The difference between shareholders and citizens is the reason business reforms and government doesn’t. The difference explains why a virtuous cycle of savings prevails in the former and a vicious cycle of spending prevails in the latter. The difference also argues that, far from being an obstacle to deficit reduction, tax cuts are crucial to it and to any real reform of government.
In business a virtuous cycle of continual cost reduction and increased efficiency prevails. It does not mean that it exists in every instance – certainly, some operate counter to it and subsequently fail – but it is on what long-term success depends.
Business’ virtuous cycle is enforced by competition. Without it, in the face of competitive pressure, the opposite occurs, ultimately resulting in bankruptcy. The culture of savings and the scrutiny of spending permeates business and is rewarded throughout.
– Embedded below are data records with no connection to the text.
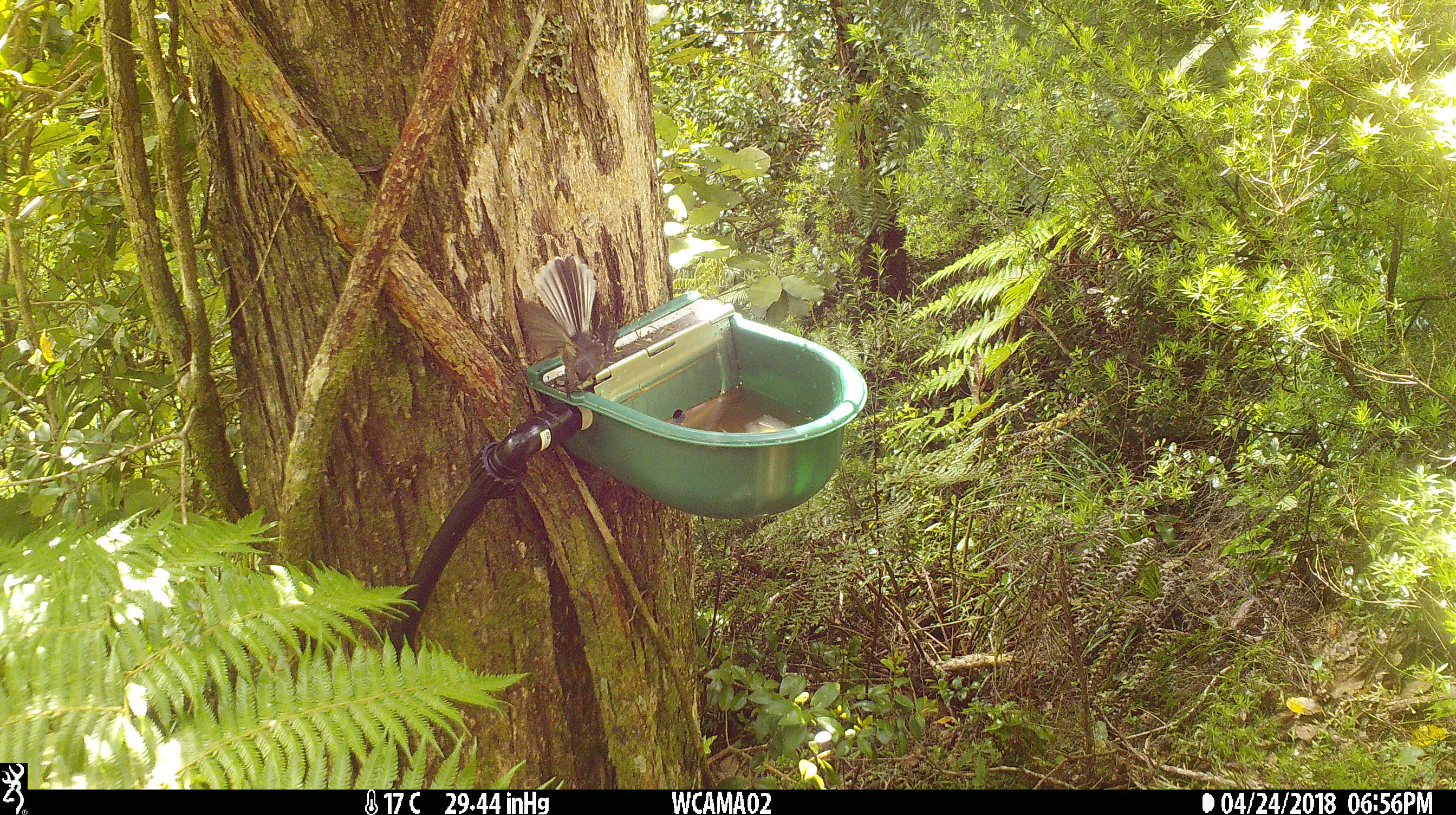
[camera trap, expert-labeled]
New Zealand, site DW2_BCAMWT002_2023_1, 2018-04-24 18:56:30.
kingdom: Animalia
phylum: Chordata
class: Aves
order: Passeriformes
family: Rhipiduridae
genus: Rhipidura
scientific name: Rhipidura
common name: fantails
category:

In government, the opposite dynamic reigns. Its vicious cycle of spending is allowed by competition’s absence. Spending is the mark of governmental success. Increased spending means more power for politicians, more prestige for bureaucrats, and more programs for politically-selected recipients. Saving money means lowering all three groups’ return – to the benefit of none, because none profit from saving and competition does not require it.
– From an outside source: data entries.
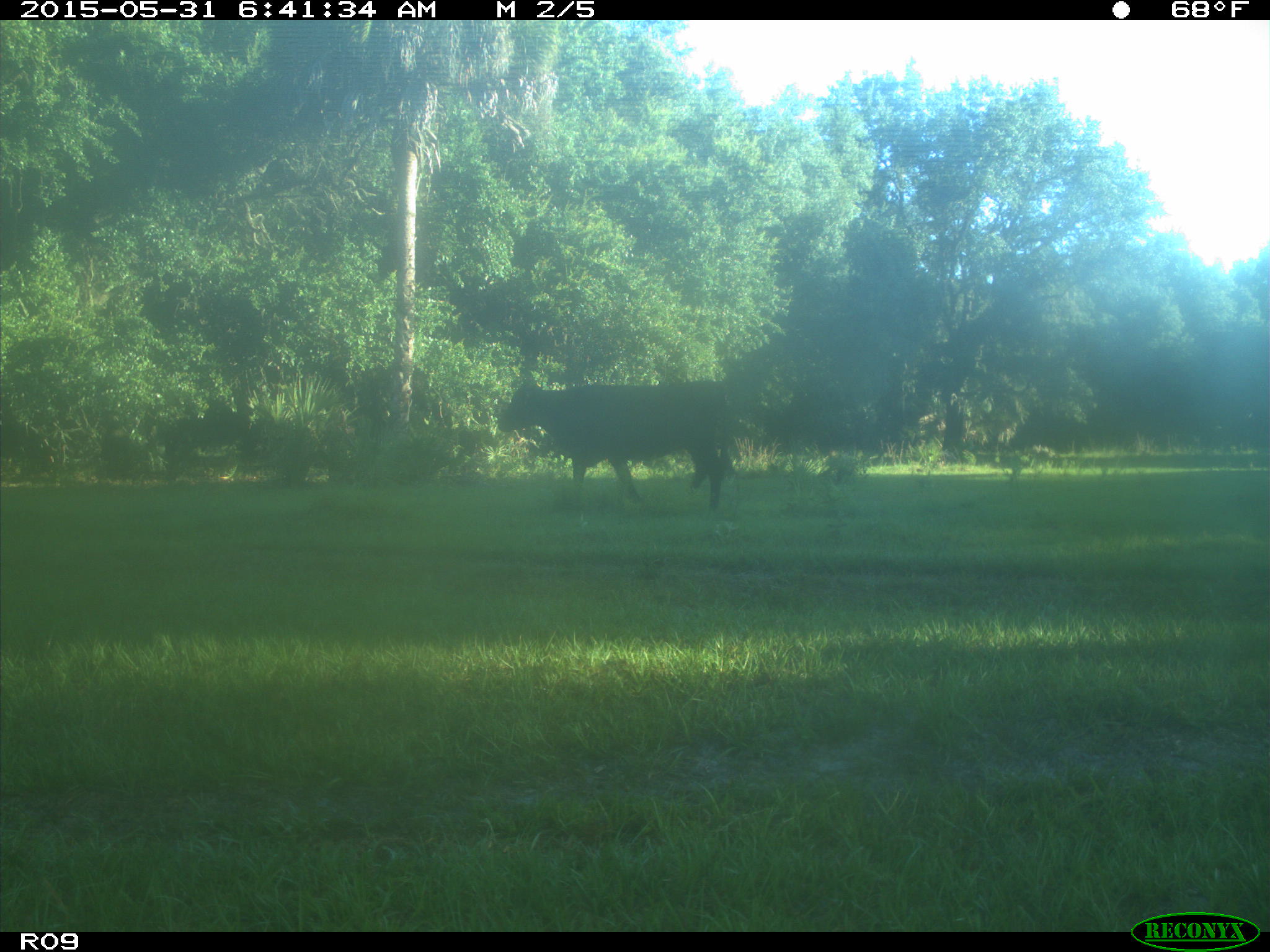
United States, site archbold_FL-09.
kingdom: Animalia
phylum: Chordata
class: Mammalia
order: Artiodactyla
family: Bovidae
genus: Bos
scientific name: Bos taurus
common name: domestic cow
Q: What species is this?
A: Bos taurus (domestic cow).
The difference in the two systems’ primary stakeholders is no less pronounced. Again competition’s presence is determinative.
In the private sector, shareholders voluntarily choose their association with a business. They bring capital and the business returns wealth. In their decision, they have complete flexibility and mobility. They thus reinforce competition.
Again, in the public sector, the opposite prevails. For the most part, citizens’ choice of association is much more limited, thus reinforcing government’s lack of competition.
These fundamental differences explain why business and government relate so differently to their stakeholders. Business, because of its reinforced competition, must seek to please all its shareholders. Government, because of its reinforced lack of competition, need pass only limited spending to select groups.
Each government program creates a relatively small group of highly motivated recipients. These receive a comparatively large per capita return. In contrast, the much larger group of paying citizens are far less motivated to oppose spending, because their per capita spending costs are small, being spread over a much larger number.